**Given request**
Every line from the one with "Of the baby's" through the end of the records below should be restated word for word, and nothing outside that span.

----- Material -----

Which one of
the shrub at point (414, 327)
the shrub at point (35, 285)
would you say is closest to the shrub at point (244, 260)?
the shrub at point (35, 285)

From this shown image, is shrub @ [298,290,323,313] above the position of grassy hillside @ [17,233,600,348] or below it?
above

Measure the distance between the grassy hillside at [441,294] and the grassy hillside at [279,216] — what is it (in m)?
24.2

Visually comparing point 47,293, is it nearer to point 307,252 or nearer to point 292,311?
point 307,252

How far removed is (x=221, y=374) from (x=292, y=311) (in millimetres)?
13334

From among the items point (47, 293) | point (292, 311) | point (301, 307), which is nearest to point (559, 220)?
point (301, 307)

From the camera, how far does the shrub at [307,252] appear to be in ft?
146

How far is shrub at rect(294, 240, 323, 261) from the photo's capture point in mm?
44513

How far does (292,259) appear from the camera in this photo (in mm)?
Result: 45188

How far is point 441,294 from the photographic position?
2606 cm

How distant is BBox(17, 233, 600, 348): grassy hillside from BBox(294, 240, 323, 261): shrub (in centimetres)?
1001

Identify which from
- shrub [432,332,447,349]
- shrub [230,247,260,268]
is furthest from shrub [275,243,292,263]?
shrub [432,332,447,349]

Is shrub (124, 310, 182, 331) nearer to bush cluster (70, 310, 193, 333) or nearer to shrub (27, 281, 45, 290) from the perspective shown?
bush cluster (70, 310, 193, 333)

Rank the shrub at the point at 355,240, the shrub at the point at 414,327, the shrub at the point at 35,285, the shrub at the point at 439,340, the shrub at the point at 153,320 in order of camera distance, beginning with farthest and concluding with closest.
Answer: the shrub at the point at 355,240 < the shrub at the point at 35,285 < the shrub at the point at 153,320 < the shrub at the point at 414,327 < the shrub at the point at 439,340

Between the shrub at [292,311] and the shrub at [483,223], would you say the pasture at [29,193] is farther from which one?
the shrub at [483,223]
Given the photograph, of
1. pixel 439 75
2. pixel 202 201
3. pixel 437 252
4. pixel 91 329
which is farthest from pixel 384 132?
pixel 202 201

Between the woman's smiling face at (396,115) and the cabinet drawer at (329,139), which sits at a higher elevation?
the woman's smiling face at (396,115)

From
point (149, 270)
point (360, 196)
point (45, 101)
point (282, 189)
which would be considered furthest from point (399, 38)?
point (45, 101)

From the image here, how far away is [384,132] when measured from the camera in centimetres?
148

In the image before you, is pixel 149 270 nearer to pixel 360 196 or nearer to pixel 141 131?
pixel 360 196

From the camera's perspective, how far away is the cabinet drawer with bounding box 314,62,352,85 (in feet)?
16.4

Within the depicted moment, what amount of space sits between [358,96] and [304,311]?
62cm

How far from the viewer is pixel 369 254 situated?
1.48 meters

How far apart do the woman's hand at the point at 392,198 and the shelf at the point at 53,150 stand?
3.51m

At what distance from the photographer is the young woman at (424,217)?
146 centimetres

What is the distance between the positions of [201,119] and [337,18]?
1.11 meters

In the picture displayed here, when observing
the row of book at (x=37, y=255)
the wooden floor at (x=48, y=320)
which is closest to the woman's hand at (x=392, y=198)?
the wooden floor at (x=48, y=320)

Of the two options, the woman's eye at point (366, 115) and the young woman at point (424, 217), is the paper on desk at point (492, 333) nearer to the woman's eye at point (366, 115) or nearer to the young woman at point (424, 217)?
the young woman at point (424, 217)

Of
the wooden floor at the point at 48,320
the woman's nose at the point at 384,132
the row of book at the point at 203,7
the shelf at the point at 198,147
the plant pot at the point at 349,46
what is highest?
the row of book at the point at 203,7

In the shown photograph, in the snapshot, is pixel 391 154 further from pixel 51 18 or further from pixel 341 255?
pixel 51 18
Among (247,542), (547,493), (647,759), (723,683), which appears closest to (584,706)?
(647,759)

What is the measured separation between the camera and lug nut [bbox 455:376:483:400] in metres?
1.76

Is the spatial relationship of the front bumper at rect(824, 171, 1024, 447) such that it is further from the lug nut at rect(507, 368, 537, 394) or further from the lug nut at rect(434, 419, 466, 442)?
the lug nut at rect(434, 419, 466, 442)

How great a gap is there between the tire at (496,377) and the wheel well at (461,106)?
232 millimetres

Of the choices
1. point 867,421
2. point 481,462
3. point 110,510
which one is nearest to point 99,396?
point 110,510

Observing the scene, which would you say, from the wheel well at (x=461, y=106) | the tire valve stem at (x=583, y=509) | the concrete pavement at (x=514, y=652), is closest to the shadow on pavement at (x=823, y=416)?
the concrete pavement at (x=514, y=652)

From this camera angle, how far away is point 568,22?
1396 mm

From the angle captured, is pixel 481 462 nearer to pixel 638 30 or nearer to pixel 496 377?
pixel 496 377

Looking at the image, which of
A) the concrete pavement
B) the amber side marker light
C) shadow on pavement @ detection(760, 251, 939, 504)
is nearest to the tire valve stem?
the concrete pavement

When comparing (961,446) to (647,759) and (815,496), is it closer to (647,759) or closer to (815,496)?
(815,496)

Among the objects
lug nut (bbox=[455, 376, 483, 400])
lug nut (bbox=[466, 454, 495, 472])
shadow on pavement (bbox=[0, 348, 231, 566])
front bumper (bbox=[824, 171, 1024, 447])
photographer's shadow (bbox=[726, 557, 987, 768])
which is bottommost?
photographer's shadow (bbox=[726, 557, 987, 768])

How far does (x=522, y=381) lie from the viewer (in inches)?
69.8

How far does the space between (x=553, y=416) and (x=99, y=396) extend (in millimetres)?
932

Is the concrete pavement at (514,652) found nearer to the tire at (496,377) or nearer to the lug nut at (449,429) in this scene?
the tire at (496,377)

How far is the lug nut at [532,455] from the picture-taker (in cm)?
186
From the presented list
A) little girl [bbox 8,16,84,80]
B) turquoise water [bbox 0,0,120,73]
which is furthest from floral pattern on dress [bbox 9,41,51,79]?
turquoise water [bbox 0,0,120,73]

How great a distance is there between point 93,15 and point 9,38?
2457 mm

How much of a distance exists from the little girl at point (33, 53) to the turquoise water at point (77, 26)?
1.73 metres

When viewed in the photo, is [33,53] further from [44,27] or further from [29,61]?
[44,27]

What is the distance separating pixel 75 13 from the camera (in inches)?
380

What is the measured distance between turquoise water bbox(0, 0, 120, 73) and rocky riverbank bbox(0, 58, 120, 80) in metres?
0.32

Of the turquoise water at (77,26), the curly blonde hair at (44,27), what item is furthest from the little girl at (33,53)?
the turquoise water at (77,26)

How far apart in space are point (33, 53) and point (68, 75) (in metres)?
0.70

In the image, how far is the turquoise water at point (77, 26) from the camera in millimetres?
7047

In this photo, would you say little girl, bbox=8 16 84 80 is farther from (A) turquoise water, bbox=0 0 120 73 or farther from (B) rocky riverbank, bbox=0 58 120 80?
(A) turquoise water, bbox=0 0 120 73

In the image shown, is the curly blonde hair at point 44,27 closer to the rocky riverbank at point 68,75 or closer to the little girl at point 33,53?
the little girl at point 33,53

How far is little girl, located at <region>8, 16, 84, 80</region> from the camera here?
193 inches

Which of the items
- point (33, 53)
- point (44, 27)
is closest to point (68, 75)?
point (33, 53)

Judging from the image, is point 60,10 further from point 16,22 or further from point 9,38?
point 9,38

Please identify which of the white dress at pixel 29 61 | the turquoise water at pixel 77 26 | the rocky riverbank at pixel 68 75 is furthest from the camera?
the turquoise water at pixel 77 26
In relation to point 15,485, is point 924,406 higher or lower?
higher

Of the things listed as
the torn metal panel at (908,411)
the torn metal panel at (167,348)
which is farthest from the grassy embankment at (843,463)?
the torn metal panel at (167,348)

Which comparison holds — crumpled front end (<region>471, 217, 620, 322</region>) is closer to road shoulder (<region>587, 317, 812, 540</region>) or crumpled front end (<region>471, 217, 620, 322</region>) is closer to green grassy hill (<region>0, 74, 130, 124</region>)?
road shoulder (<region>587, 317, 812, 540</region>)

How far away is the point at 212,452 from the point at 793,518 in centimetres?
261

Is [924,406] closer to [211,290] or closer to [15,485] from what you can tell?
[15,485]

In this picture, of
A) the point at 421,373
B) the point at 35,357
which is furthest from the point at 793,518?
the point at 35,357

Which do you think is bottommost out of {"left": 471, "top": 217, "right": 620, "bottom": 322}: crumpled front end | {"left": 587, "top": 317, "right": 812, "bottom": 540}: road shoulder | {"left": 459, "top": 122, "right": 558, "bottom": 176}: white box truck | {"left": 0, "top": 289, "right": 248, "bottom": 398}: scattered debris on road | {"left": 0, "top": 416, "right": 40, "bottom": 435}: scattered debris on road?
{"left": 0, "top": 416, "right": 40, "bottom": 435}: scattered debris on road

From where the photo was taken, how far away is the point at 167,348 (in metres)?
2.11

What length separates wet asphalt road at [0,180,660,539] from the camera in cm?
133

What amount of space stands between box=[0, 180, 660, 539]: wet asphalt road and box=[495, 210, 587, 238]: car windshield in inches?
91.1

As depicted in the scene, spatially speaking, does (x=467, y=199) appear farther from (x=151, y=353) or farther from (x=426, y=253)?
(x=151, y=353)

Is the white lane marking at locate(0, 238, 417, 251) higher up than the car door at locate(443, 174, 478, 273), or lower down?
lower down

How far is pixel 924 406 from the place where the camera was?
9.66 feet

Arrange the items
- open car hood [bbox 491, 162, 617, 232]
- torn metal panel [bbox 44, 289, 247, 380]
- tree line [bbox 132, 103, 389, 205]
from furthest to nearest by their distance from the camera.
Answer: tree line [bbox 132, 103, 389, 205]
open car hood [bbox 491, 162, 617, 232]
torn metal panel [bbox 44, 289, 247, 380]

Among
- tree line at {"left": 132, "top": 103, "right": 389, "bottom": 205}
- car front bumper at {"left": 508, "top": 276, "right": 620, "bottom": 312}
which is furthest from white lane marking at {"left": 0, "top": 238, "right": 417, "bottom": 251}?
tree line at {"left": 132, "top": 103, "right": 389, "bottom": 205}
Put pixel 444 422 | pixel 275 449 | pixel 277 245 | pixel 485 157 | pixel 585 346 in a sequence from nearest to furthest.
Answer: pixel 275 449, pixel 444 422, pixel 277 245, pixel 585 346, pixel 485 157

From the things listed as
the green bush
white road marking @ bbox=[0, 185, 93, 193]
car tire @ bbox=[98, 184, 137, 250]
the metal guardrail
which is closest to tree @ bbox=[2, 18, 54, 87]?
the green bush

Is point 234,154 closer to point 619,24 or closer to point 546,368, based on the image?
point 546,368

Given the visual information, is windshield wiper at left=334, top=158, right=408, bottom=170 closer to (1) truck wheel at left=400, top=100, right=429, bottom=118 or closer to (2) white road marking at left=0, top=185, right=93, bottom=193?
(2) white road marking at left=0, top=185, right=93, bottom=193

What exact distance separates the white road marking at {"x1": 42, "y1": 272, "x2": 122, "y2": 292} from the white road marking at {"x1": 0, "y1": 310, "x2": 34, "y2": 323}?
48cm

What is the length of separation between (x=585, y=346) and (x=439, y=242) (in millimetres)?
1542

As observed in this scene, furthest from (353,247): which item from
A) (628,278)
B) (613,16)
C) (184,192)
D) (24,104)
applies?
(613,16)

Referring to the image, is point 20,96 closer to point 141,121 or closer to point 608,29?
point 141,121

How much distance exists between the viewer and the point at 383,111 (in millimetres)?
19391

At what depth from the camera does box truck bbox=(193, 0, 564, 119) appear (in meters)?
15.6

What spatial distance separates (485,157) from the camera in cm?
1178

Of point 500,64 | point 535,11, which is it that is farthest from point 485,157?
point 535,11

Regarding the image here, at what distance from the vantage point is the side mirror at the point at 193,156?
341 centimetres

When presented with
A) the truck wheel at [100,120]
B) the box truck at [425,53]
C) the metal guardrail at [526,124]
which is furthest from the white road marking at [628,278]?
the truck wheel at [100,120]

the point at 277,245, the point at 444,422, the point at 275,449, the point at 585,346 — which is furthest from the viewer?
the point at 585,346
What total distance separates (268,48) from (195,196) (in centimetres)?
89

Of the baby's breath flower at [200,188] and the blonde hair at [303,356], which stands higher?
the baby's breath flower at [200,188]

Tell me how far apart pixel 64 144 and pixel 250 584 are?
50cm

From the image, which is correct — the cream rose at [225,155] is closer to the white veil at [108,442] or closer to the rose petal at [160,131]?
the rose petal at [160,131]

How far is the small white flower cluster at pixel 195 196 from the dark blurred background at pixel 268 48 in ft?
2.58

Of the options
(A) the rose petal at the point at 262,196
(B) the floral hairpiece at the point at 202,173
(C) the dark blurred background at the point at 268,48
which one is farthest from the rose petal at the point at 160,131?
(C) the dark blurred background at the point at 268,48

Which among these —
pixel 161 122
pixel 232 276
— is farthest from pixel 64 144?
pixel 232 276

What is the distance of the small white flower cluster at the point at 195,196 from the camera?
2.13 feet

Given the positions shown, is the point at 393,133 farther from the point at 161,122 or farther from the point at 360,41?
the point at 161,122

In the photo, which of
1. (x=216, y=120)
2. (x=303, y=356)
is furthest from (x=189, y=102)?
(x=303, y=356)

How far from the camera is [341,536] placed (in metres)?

-----

**Full answer**
Of the baby's breath flower at [200,188] and the blonde hair at [303,356], which stands higher?
the baby's breath flower at [200,188]

Tell me how far apart pixel 64 144 and pixel 250 584 are?
50cm

From the image, which is correct — the cream rose at [225,155] is closer to the white veil at [108,442] or closer to the rose petal at [160,131]?
the rose petal at [160,131]

How far is the small white flower cluster at pixel 195 196 from the dark blurred background at pixel 268 48 in ft?
2.58

Of the options
(A) the rose petal at the point at 262,196
(B) the floral hairpiece at the point at 202,173
(C) the dark blurred background at the point at 268,48
which one is farthest from the rose petal at the point at 160,131?
(C) the dark blurred background at the point at 268,48

Which among these —
pixel 161 122
pixel 232 276
— is farthest from pixel 64 144?
pixel 232 276

What is the distance of the small white flower cluster at the point at 195,196 from the camera?
2.13 feet

Given the positions shown, is the point at 393,133 farther from the point at 161,122 or farther from the point at 360,41?
the point at 161,122

In the photo, which of
1. (x=216, y=120)
2. (x=303, y=356)
is furthest from (x=189, y=102)?
(x=303, y=356)

How far from the camera is [341,536] placed (in metres)?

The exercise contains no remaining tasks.